- Reading passage -
- - -

Tumbling window
A strategy for processing (stream) data by specific limited frames, usually time periods. It is used to process the last entries of a data stream. A tumbling window divides the data stream into fixed-size, non-overlapping time intervals. Each window collects and processes a fixed number of data items or a fixed duration of data, after which the window is closed and a new window is opened.
What's the difference between a tumbling window and a sliding window?
The difference between a tumbling window and a sliding window is whether the fixed-size time intervals overlap. Tumbling windows are intervals that do not overlap. Sliding windows are intervals that do overlap.
For realtime monitoring you would usually prefer a sliding window over tumbling ones as the latter cut the data in non-overlapping parts: a wrong cut could prevent it from detecting the pattern you are looking for.
How can I perform a tumbling window in Python?
You can use Pathway to perform tumbling window operations on your data:
>>> import pathway as pw
>>> t = pw.debug.table_from_markdown(
... '''
... | shard | t
... 1 | 0 | 12
... 2 | 0 | 13
... 3 | 0 | 14
... 4 | 0 | 15
... 5 | 0 | 16
... 6 | 0 | 17
... 7 | 1 | 12
... 8 | 1 | 13
... ''')
>>> result = t.windowby(
... t.t, window=pw.window.tumbling(duration=5), shard=t.shard
... ).reduce(
... pw.this.window,
... min_t=pw.reducers.min(pw.this.t),
... max_t=pw.reducers.max(pw.this.t),
... count=pw.reducers.count(pw.this.t),
... )
>>> pw.debug.compute_and_print(result, include_id=False)
window | min_t | max_t | count
(0, 10, 15) | 12 | 14 | 3
(0, 15, 20) | 15 | 17 | 3
(1, 10, 15) | 12 | 13 | 2
"""

- - -

- Your goal -
According to the tumbling window text, what distinguishes a tumbling window from a sliding window?

- - -

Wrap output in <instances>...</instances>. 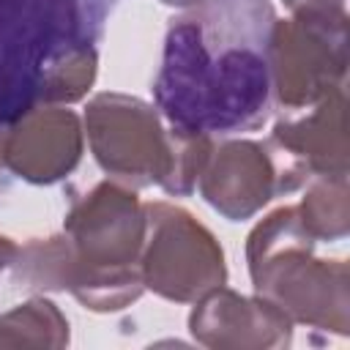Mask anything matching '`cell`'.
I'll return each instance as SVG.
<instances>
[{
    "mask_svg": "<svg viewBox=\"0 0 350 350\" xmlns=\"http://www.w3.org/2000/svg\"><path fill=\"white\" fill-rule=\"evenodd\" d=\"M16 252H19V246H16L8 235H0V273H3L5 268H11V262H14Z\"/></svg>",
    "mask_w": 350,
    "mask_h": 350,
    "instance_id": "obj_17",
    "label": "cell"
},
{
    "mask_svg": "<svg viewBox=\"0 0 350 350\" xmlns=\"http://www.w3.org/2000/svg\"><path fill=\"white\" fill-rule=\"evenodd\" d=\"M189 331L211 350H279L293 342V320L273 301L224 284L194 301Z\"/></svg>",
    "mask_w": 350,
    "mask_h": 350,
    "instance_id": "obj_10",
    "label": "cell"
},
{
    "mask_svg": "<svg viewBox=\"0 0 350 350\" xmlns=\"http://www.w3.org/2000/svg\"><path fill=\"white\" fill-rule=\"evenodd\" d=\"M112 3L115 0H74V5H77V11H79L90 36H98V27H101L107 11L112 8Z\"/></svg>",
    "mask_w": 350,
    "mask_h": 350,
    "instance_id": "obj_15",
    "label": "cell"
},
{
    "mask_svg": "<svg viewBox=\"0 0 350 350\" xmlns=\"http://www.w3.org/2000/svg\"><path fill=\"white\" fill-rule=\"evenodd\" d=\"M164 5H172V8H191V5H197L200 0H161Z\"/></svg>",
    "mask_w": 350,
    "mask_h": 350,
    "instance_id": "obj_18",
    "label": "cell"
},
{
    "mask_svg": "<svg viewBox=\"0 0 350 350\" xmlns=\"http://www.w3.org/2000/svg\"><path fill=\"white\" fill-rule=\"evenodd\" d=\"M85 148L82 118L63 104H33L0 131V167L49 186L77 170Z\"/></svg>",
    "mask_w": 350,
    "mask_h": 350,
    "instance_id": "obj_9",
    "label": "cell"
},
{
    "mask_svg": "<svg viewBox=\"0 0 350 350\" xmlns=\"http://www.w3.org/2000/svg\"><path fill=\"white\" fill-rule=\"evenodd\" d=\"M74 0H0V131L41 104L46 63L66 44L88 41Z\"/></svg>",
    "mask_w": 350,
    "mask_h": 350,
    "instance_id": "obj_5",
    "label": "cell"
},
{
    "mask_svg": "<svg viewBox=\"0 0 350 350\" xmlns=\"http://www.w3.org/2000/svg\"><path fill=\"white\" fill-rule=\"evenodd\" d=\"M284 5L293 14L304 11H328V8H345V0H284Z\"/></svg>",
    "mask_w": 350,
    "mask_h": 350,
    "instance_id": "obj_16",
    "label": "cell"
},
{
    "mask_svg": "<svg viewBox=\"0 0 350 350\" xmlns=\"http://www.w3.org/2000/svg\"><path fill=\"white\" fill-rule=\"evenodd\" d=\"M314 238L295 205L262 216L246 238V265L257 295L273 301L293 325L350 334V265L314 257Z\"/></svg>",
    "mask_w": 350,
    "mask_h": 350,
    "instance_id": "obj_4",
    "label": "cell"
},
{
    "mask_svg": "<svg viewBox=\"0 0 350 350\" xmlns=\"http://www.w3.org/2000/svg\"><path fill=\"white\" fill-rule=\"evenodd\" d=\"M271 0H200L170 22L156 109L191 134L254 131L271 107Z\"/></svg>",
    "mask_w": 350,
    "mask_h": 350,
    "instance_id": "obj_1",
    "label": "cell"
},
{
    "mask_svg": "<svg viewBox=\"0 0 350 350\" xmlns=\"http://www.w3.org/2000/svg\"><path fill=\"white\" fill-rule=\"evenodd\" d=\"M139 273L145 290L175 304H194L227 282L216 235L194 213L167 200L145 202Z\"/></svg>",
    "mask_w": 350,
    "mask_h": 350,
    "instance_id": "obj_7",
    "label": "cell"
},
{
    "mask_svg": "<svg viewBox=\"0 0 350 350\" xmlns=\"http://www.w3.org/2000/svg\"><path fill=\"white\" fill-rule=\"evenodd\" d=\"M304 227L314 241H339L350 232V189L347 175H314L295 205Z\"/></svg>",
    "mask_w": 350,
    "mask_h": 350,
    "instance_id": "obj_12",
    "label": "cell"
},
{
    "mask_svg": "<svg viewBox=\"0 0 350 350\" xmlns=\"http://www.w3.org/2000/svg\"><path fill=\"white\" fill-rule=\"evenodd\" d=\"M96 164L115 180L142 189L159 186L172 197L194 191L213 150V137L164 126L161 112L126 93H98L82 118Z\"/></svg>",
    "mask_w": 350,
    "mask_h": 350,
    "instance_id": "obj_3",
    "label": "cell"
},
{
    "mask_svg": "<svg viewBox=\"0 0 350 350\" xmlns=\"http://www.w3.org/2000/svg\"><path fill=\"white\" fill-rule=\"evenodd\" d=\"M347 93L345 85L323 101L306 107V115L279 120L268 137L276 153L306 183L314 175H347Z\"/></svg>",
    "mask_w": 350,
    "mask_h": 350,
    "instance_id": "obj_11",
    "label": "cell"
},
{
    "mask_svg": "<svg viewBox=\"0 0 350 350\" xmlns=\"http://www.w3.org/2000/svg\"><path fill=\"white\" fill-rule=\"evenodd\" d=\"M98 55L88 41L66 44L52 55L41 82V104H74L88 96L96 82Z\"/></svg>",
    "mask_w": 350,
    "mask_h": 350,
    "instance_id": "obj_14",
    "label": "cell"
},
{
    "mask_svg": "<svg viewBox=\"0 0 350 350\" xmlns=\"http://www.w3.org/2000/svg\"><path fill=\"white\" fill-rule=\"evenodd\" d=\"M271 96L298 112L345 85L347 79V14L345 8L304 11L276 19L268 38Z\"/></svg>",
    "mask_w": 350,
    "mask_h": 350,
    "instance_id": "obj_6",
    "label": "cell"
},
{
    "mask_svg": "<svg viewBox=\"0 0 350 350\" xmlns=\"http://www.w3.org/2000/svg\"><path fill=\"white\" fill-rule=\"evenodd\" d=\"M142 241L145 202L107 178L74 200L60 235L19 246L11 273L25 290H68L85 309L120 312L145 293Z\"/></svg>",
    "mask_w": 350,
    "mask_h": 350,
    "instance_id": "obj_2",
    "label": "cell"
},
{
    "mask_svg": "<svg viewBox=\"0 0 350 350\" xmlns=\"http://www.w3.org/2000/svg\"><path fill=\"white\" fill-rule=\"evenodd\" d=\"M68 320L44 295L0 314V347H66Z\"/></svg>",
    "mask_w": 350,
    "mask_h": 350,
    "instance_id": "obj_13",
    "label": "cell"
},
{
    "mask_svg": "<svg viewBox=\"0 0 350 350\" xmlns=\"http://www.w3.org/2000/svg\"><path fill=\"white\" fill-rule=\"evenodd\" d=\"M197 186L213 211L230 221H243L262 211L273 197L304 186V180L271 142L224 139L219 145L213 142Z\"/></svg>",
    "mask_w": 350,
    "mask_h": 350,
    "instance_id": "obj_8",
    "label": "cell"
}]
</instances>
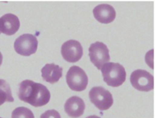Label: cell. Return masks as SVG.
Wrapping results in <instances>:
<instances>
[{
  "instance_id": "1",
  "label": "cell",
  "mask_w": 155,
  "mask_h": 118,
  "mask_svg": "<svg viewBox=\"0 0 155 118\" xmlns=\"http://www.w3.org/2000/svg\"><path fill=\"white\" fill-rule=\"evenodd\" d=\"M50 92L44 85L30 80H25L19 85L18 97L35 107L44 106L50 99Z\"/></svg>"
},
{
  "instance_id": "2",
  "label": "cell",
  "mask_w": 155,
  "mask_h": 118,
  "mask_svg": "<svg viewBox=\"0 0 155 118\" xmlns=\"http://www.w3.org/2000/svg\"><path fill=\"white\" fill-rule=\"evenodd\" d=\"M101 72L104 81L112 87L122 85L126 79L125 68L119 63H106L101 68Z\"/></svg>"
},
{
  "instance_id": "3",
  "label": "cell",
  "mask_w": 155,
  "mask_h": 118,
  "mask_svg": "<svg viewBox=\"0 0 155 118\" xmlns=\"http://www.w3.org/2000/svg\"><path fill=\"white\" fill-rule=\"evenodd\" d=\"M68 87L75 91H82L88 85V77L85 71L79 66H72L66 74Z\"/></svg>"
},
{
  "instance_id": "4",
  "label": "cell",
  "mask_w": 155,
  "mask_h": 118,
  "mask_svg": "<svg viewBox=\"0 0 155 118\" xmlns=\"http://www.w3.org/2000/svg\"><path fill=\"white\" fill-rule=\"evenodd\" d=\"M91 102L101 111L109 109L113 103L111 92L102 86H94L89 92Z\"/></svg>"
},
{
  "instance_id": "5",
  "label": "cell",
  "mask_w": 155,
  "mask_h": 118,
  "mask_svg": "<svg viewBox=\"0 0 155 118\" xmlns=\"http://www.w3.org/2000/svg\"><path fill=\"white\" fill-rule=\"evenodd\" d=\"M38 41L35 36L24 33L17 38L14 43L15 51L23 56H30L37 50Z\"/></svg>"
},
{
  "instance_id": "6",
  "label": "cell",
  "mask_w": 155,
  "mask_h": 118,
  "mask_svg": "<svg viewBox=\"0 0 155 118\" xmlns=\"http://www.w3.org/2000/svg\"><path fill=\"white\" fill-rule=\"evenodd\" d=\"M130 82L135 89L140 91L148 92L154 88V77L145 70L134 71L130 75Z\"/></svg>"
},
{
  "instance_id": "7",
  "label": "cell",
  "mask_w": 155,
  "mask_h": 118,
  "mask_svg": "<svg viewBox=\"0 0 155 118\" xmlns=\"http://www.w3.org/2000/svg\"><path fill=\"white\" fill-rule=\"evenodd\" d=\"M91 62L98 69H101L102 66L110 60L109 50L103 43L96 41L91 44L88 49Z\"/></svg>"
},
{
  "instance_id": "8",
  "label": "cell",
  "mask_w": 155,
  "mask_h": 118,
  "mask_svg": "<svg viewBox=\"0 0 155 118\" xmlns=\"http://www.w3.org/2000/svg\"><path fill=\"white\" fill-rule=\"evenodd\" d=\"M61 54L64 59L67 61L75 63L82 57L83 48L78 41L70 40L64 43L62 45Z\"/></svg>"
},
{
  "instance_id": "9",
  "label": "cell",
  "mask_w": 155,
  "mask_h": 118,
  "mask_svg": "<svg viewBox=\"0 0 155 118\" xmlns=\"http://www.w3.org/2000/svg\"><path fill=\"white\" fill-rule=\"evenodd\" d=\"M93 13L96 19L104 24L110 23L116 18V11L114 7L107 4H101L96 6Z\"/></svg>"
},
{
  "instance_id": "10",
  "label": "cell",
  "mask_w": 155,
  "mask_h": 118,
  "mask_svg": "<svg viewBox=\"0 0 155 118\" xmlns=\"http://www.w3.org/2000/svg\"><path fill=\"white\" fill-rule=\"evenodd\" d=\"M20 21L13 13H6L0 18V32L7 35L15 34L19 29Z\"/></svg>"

- - -

- Output for this exercise -
Whether the fixed-size time intervals overlap: tumbling windows do not overlap, while sliding windows do.